Without the pressure to look a certain way, Brabants quickly began to rediscover exercise by way of practicing movement as a means to better her mental health. From there, her perspective on her body began to change.

"Instead of just thinking about having a six-pack or being lean, working out became my stress reliever," she says. "I truly changed as a person completely. I just felt healthier."

She also strived to feel happier by inserting more joy into her exercises and incorporating the parts of dance that she loves, without pushing herself past her limit.

"I've been screamed at by dance teachers and made to cry all the time. I've been pushed to my absolute limit where my feet were gushing blood because they didn't let me wear dance shoes," she says. "I've been pushed to so many limits and all it's ever done is hurt me. It takes the fun out of it and it makes it work. And I think that fitness should be fun."

Brabants kept those same things in mind when she started to train clients and classes. So much of her growth, she explains, can be attributed to the things she has learned from the people who attended her workouts and the challenges that they hoped to overcome in their personal lives. "I started to realize that the number one reason why people are coming back to me is the connection that I make with them," she says. "I felt like I was their therapist in a way."

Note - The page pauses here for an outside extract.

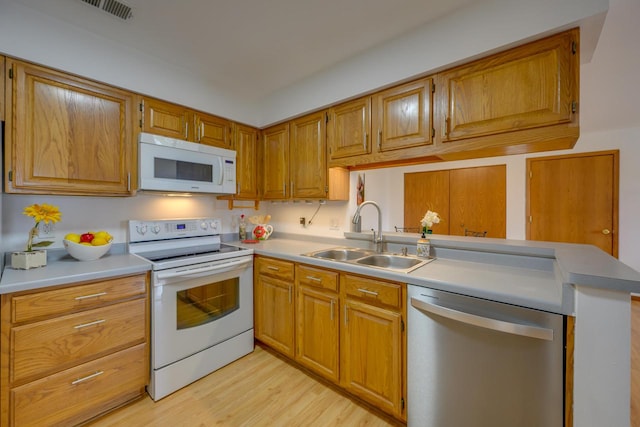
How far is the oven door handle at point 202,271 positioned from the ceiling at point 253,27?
1587 millimetres

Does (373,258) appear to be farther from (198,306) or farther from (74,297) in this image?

Even as she has built the Booty by Brabants brand — which now consists of athletic apparel, accessories, a line of natural energy drinks and a virtual-workout platform — the 31-year-old continues to make an effort to welcome inclusivity through her own authenticity.

"I really genuinely love myself and who I am, what I've been through and all my accomplishments. But some days I'm just not feeling myself," she says. "Confidence doesn't have to be a 24-7, 365-days-a-year kind of thing. It's a practice for me."

She has even begun to embrace imperfection and insecurity as her strength — something that she previously thought was impossible as a public figure in the fitness space.

"I'm proud of my struggles and proud of my vulnerability, and that builds my confidence," Brabants says. "I think that it's important for fitness professionals especially to start normalizing the good and the bad days and being transparent about both."